197. During 2017, Phelps Corporation reported net sales of $2,500,000, net income of
$1,320,000, and depreciation expense of $80,000. Phelps also reported beginning total
assets of $1,000,000, ending total assets of $1,500,000, plant assets of $800,000, and
accumulated depreciation of $500,000. Phelps’s asset turnover is
a. 1.3 times.
b. 1.1 times.
c. 1.7 times.
d. 2.0 times.
198. Trademarks are generally shown on the balance sheet under
a. Intangibles.
b. Investments.
c. Property, Plant, and Equipment.
d. Current Assets.
199. Which of the following statements concerning financial statement presentation is false?
a. Intangibles are reported separately under Intangible Assets.
b. The balances of major classes of assets may be disclosed in the footnotes.

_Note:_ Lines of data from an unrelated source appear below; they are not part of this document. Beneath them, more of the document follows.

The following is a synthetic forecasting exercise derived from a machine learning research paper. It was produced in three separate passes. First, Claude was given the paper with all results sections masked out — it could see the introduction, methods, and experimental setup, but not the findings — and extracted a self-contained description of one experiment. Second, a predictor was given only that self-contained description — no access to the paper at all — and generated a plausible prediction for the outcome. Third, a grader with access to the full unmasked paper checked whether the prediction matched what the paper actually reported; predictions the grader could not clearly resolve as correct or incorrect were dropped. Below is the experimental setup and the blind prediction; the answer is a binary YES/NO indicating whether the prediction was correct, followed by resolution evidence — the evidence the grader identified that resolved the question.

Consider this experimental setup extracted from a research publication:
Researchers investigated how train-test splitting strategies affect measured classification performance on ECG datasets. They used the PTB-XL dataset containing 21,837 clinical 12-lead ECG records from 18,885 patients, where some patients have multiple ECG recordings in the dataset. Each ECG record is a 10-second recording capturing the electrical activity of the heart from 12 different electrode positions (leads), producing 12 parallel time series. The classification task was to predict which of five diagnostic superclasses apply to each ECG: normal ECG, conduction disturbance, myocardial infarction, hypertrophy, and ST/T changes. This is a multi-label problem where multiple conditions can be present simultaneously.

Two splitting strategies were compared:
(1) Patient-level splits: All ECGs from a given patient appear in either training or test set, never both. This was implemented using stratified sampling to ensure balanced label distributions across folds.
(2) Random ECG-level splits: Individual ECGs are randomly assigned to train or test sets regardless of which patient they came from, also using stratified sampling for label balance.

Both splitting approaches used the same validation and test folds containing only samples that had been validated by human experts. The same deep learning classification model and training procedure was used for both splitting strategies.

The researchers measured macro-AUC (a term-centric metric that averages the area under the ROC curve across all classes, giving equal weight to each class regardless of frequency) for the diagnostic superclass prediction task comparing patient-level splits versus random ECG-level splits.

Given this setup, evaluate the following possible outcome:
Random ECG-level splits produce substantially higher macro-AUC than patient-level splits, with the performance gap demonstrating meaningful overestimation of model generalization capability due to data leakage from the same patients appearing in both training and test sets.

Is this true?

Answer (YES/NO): YES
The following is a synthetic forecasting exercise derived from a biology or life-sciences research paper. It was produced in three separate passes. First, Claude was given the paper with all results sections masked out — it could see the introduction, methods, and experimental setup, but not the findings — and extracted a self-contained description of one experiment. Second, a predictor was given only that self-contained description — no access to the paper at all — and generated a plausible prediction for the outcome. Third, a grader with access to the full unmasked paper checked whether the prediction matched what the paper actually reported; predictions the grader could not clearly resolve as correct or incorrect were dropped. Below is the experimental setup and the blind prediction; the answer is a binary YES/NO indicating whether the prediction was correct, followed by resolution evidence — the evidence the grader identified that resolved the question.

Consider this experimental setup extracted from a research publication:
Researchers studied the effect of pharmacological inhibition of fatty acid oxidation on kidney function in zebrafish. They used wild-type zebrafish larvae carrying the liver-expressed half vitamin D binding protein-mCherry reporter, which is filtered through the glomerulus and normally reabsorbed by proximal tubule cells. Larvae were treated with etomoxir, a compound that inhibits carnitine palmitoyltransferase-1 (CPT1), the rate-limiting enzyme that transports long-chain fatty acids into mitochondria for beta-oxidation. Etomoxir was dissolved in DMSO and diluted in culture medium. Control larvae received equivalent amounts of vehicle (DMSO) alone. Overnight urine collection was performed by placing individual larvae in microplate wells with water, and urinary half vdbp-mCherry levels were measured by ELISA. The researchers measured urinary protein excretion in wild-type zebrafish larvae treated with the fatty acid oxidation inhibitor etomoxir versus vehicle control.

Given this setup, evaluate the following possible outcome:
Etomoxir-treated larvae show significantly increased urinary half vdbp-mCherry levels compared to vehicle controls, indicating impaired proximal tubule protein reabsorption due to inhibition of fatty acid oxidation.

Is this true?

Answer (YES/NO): YES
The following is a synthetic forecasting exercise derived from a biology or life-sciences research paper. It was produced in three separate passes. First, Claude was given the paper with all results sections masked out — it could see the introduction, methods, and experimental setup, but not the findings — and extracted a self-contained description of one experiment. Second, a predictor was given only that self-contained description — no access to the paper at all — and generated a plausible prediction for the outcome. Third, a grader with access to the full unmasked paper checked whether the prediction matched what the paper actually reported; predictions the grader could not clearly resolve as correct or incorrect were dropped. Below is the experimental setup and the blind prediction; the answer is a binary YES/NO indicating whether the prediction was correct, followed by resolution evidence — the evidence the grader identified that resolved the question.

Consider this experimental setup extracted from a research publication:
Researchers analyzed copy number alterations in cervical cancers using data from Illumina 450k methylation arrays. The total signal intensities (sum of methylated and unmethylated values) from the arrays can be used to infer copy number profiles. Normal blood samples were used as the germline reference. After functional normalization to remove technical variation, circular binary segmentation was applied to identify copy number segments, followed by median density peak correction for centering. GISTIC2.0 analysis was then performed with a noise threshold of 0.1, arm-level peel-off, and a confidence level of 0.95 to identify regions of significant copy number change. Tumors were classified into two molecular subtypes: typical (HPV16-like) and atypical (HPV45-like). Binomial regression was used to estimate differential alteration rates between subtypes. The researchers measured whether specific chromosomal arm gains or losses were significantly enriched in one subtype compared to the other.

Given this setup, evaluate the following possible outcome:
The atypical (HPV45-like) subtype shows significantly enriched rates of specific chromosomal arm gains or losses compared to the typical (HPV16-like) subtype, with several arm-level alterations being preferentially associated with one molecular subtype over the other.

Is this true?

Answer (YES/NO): YES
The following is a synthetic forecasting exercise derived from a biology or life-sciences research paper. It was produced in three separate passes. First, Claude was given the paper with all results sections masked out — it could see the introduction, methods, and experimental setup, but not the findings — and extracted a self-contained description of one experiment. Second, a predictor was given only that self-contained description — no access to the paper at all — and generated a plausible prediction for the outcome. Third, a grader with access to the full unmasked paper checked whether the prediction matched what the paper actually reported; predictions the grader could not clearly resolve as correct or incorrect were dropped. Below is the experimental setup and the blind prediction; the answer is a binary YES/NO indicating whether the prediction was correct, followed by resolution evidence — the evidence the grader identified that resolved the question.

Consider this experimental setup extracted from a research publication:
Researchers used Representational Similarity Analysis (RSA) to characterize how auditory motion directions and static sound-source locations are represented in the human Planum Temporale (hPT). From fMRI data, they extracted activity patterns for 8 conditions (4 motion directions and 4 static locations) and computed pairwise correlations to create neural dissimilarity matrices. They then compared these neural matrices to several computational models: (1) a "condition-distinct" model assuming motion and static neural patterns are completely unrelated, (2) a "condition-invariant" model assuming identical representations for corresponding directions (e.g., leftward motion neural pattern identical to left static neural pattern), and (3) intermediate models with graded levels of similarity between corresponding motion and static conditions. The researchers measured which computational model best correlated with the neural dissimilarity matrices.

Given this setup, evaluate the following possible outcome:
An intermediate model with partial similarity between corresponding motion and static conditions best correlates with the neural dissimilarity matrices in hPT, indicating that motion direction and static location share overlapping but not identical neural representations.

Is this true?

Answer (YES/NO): NO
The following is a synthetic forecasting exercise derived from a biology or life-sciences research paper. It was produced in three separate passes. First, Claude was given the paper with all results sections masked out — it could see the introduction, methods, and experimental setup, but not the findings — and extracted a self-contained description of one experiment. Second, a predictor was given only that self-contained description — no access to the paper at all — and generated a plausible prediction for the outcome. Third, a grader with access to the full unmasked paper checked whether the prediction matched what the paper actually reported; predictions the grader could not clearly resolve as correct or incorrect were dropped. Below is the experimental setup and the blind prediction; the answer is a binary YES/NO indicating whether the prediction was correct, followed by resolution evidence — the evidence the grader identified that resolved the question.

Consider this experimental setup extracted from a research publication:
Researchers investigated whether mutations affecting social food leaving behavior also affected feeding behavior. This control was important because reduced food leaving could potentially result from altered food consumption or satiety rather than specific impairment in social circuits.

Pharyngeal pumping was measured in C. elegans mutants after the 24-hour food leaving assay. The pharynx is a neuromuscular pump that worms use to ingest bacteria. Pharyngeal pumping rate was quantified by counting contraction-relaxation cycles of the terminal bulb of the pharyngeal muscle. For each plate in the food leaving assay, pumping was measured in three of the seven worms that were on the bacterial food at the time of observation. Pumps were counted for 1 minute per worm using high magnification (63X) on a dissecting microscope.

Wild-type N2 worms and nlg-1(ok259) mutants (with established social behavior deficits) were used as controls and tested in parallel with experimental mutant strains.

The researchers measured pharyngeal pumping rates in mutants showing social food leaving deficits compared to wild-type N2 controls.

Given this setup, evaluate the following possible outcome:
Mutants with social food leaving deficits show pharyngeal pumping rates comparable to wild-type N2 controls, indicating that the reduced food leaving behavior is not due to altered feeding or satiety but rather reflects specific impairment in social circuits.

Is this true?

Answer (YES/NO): YES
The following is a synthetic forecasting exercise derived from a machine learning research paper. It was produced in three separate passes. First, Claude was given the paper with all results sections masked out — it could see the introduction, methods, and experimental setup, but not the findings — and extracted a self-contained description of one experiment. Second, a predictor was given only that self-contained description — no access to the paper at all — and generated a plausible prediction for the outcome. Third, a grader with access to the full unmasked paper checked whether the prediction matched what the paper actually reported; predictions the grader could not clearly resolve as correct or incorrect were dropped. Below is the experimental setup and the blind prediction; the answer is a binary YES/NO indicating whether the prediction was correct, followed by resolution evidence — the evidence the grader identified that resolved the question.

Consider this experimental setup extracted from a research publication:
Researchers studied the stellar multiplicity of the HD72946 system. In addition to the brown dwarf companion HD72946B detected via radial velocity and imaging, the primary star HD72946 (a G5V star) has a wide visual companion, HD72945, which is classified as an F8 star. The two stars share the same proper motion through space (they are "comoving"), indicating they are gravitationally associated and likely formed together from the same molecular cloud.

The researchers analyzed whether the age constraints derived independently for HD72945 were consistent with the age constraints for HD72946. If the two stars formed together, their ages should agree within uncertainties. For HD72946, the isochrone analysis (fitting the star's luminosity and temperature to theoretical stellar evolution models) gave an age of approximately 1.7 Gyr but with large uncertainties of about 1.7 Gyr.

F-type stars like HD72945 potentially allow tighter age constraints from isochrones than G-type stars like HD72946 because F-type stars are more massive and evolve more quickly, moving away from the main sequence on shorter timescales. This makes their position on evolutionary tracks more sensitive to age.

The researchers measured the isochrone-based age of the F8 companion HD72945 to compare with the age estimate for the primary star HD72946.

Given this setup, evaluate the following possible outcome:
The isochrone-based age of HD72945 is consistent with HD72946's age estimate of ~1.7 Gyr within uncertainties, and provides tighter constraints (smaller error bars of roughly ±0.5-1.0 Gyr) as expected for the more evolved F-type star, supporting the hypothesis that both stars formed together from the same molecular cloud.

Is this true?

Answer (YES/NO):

c. The balances of the accumulated depreciation of major classes of assets may be
disclosed in the footnotes.
d. The balances of all individual assets, as they appear in the subsidiary plant ledger,
should be disclosed in the footnotes.
200. Intangible assets
a. should be reported under the heading Property, Plant, and Equipment.
b. are not reported on the balance sheet because they lack physical substance.
c. should be reported as Current Assets on the balance sheet.
d. should be reported as a separate classification on the balance sheet.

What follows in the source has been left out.